==== TEXT SHOWN

Design Decisions & Tradeoffs

Scope of Telemetry Data

One of the first major design decisions made was on the scope of telemetry signals to include. The current version of Vispyr captures profiles, traces, and metrics, but does not include logs. Vispyr’s initial focus was on leveraging continuous profiling and combining that with other telemetry signals. While metrics and traces were relatively straightforward to instrument, incorporating logs introduced additional complexities into the process.

First, the OTel telemetry signal for logs is mature, but the SDK tooling is in varying states of maturity. For the JavaScript SDK, logs are still in development. In order to work around this, we would need to deploy separate instrumentation for logs and ensure that any additional instrumentation was compatible with our pipeline and the OTLP protocols. Second, logs are unique as a telemetry signal in that they are typically already produced by developers as part of existing processes. This means that any additional instrumentation would need to account for existing processes used to produce and store logs. This is how OTel itself approaches logs, as stated on their website: “OpenTelemetry does not define a bespoke API or SDK to create logs. Instead, OpenTelemetry logs are the existing logs you already have from a logging framework or infrastructure component.”

While incorporating logs would be a natural complement to the other three telemetry signals included in Vispyr, the benefit did not outweigh the added complexity of accounting for the various forms of user log management and the lack of production-ready tooling in the OTel SDK. As such, we chose to omit logs for the current version of Vispyr.

The Observability Stack

Agent and Gateway Collectors

Deciding which collector to use for the telemetry pipeline was a choice between using the OTel collector directly from OpenTelemetry or Grafana Alloy, an open source vendor distribution of the OTel collector.

========

SET PROBLEM 1: Quote the rows of clock times below line for line, leaving the pictures out of your answer.

==== RECORDS TO USE

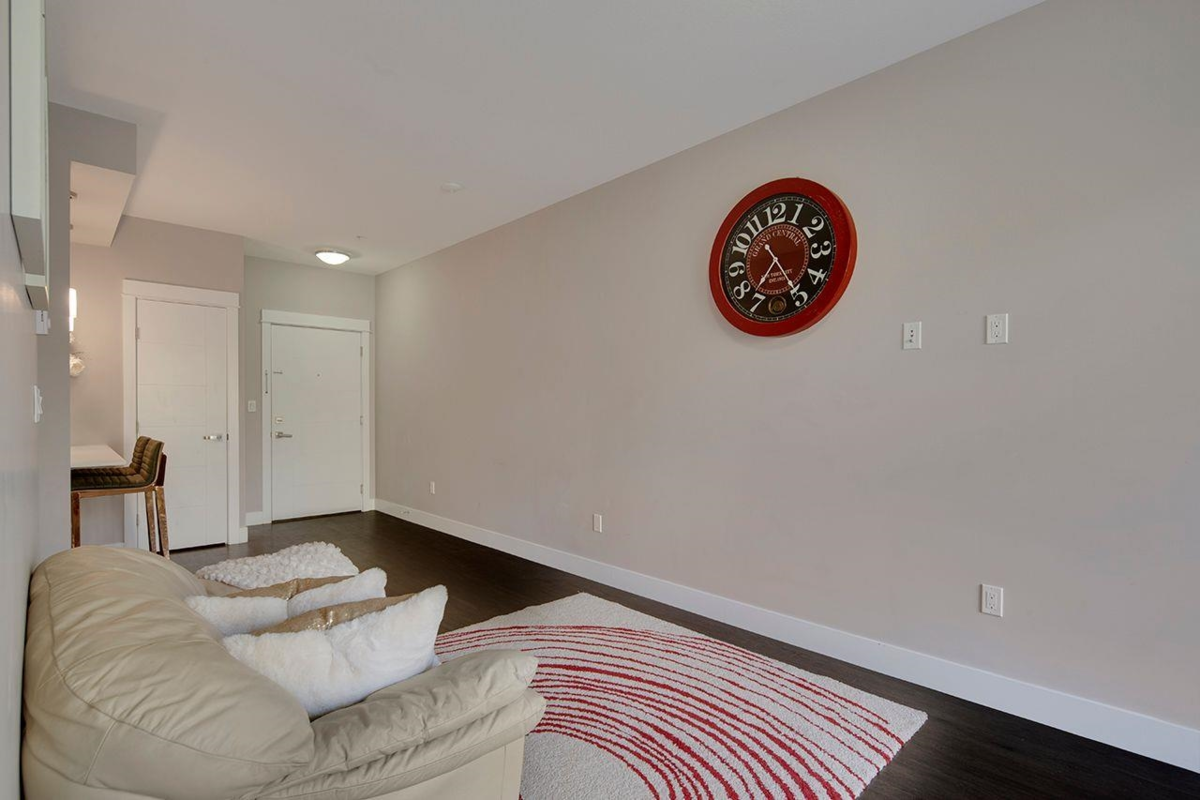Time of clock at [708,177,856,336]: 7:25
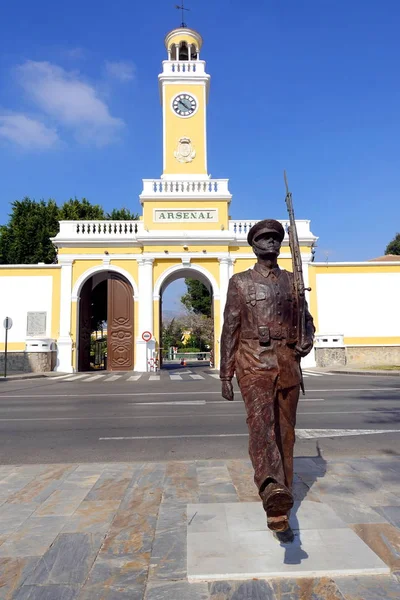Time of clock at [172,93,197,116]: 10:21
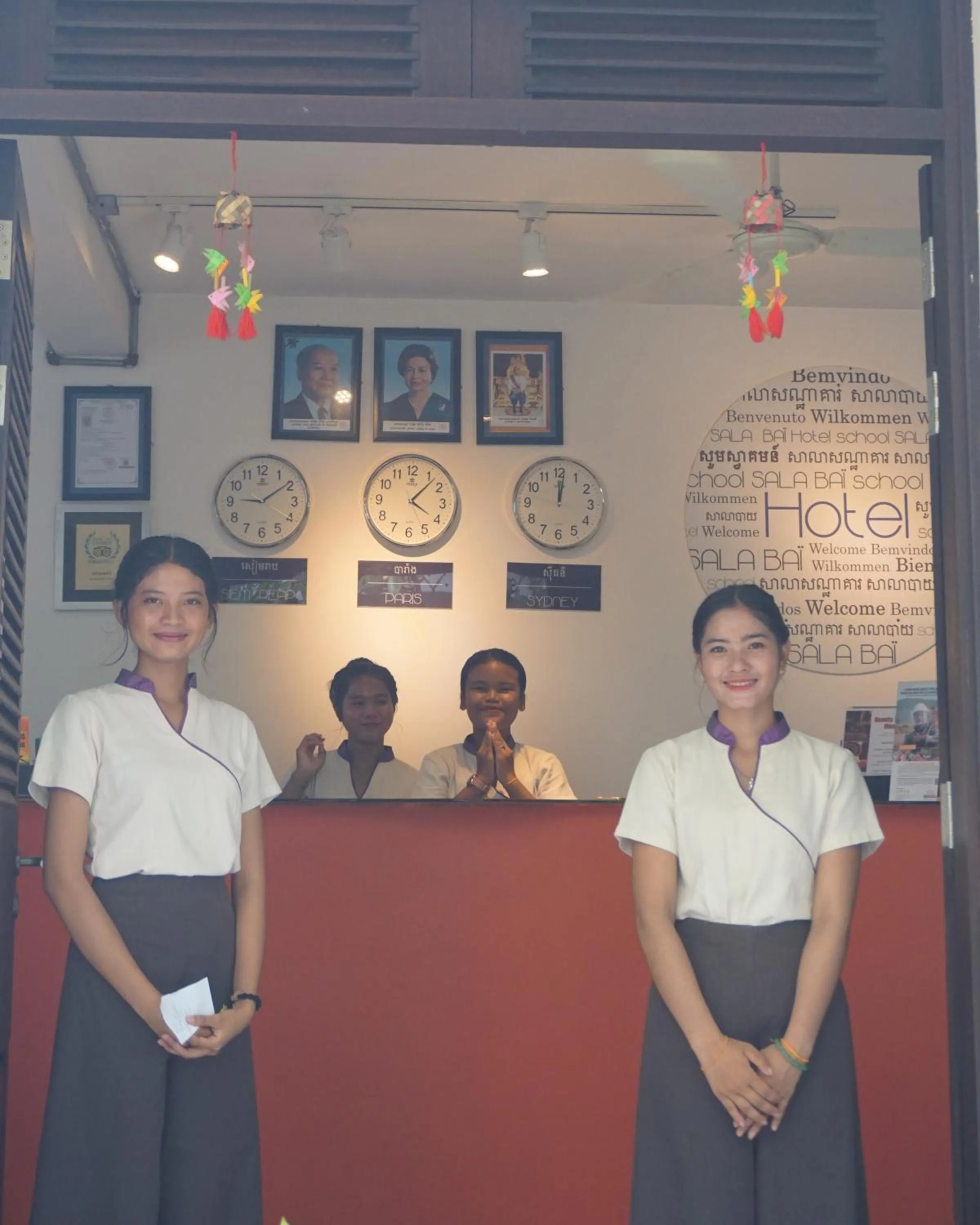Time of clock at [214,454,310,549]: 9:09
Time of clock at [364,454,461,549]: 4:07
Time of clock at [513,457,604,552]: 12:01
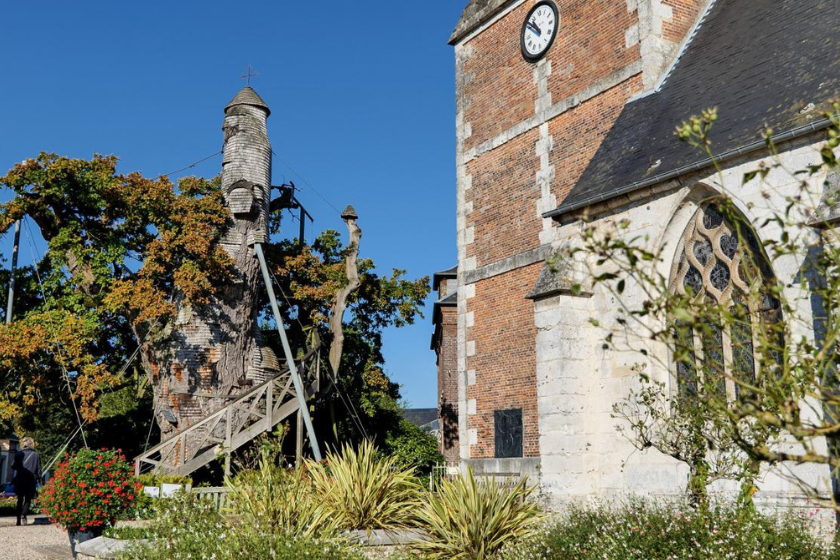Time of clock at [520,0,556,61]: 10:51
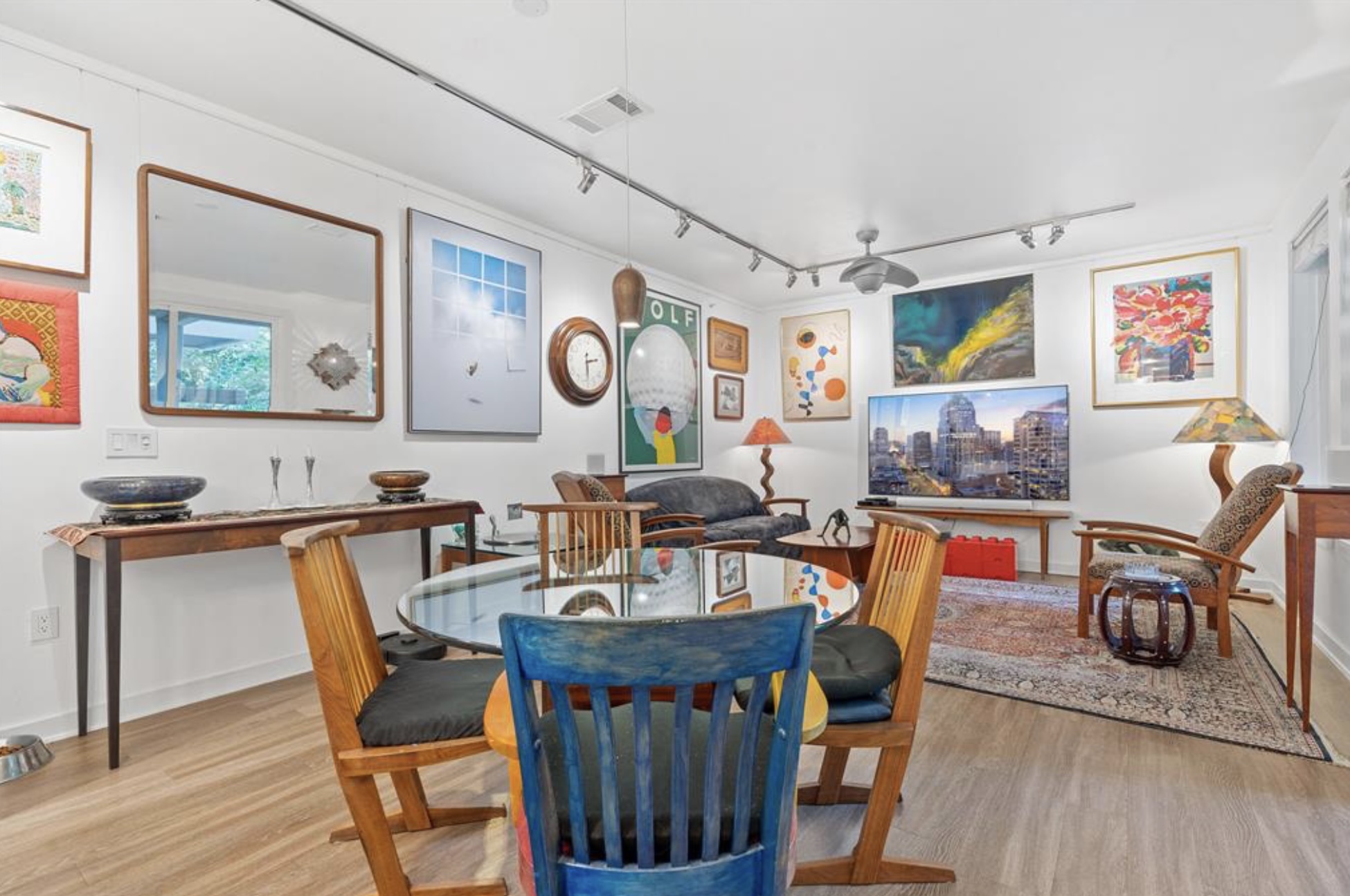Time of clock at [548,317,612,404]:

========

SET PROBLEM 2: Print the passage of the Vispyr design text between "Agent and Gateway" and "the OTel collector.", inclusive.

EXPECTED ANSWER 1:
Time of clock at [708,177,856,336]: 7:25
Time of clock at [172,93,197,116]: 10:21
Time of clock at [214,454,310,549]: 9:09
Time of clock at [364,454,461,549]: 4:07
Time of clock at [513,457,604,552]: 12:01
Time of clock at [520,0,556,61]: 10:51
Time of clock at [548,317,612,404]:

EXPECTED ANSWER 2:
Agent and Gateway Collectors

Deciding which collector to use for the telemetry pipeline was a choice between using the OTel collector directly from OpenTelemetry or Grafana Alloy, an open source vendor distribution of the OTel collector.